Screening backlog: CCEHC encourages parents to book NHS sight test

Parents should be encouraged to book eligible children for sight tests as a “failsafe” in light of challenges resuming vision screening

child holding pencil
The Clinical Council for Eye Health Commissioning (CCEHC) has released a series of recommendations aimed at tackling a vision screening backlog that has developed in the wake of the COVID-19 pandemic.

The CCEHC recommends that parents of children who started their reception year in 2019 or 2020 but missed out on vision screening should be advised to have an NHS sight test if the resumption of the local vision screening programme is not imminent.

The CCEHC has produced a template letter as a starting point for local agreement on how advice could be presented to parents.

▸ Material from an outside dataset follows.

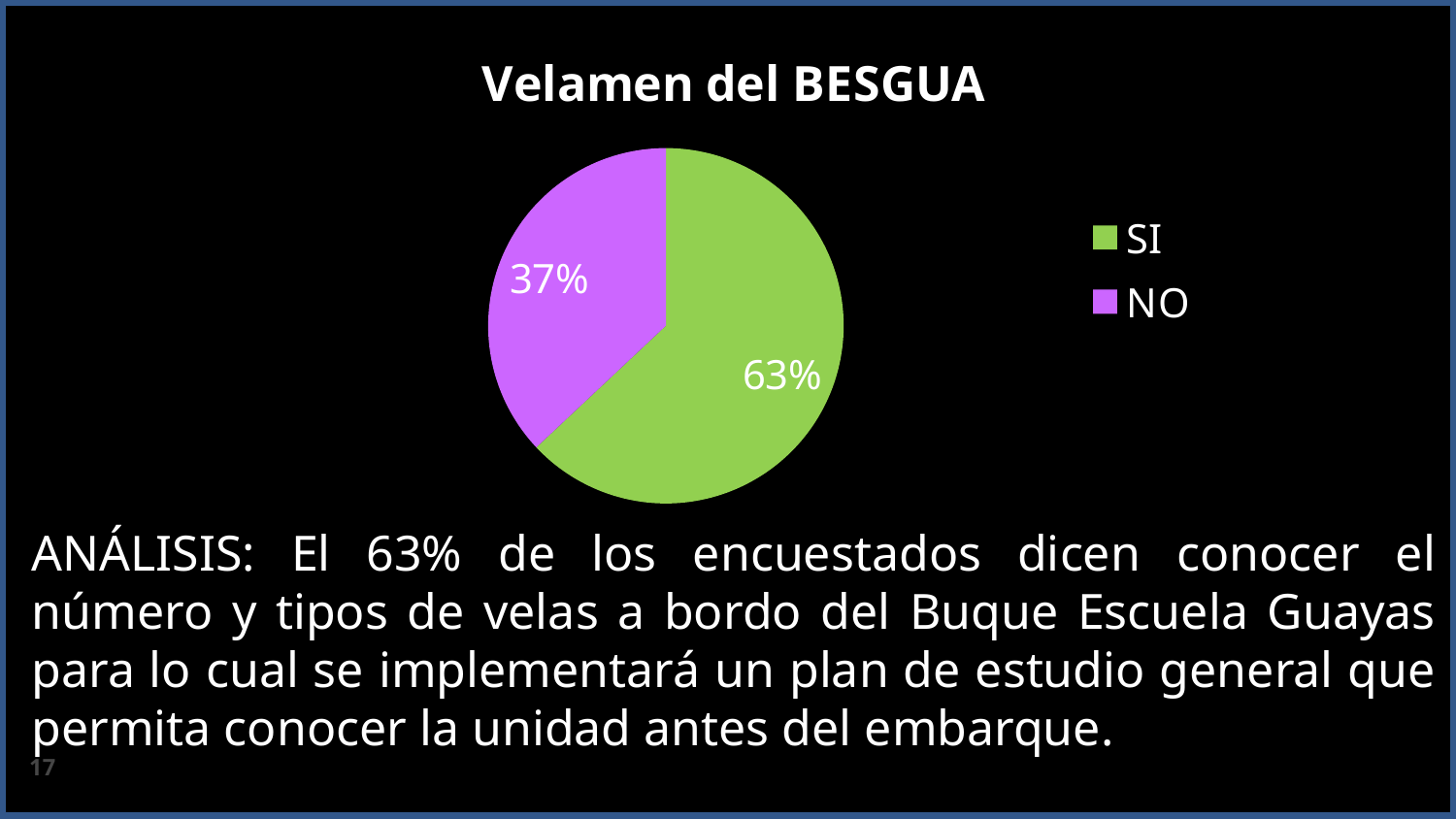
What colour represents the NO slice in the pie chart? Purple How many entries does the legend list? 2 How many slices does the pie chart have? 2 What share of the pie does the SI slice represent? 63% What type of chart is shown on the slide? Pie chart What percentage of the pie chart corresponds to SI? 63% What is the title of the chart? Velamen del BESGUA Which slice is larger, SI or NO? SI Which category has the smallest share of the pie chart? NO Which category has the largest share of the pie chart? SI What percentage of the pie chart corresponds to NO? 37% What is the difference in percentage points between the SI and NO slices? 26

Alongside recommendations for those in charge of screening provision and specialist eye services, the CCEHC has produced guidance on the responsibilities of optical practices.

Optical practices should provide NHS sight tests under General Ophthalmic Services for children whose parents present with a vision screening letter.

These sight tests should be aligned with professional practice guidance, which recommends the assessment of crowded logMAR letter acuity and optometrists should provide a GOS2 statement or prescription to enable parents to report back to the screening programme.

If indicated, children should be referred to secondary care in line with local guidance.

Optometrist Dr Julie-Anne Little, a member of the CCEHC’s vision screening working group, stressed the importance of addressing the screening backlog in order to detect vision loss and amblyopia in children.

She highlighted that optometrists may see an increase in the number of children coming into practice.

“It is important to note that primary care can provide an interim solution to this problem to help alleviate the backlog that the COVID-19 pandemic has caused,” Dr Little said.

She added that the current measures are not a long-term change to the way that screening operates but there is potential to showcase the value of optometry.

“There is opportunity to show primary care could be useful and perhaps lay the ground for future children's vision pathways,” Dr Little emphasised.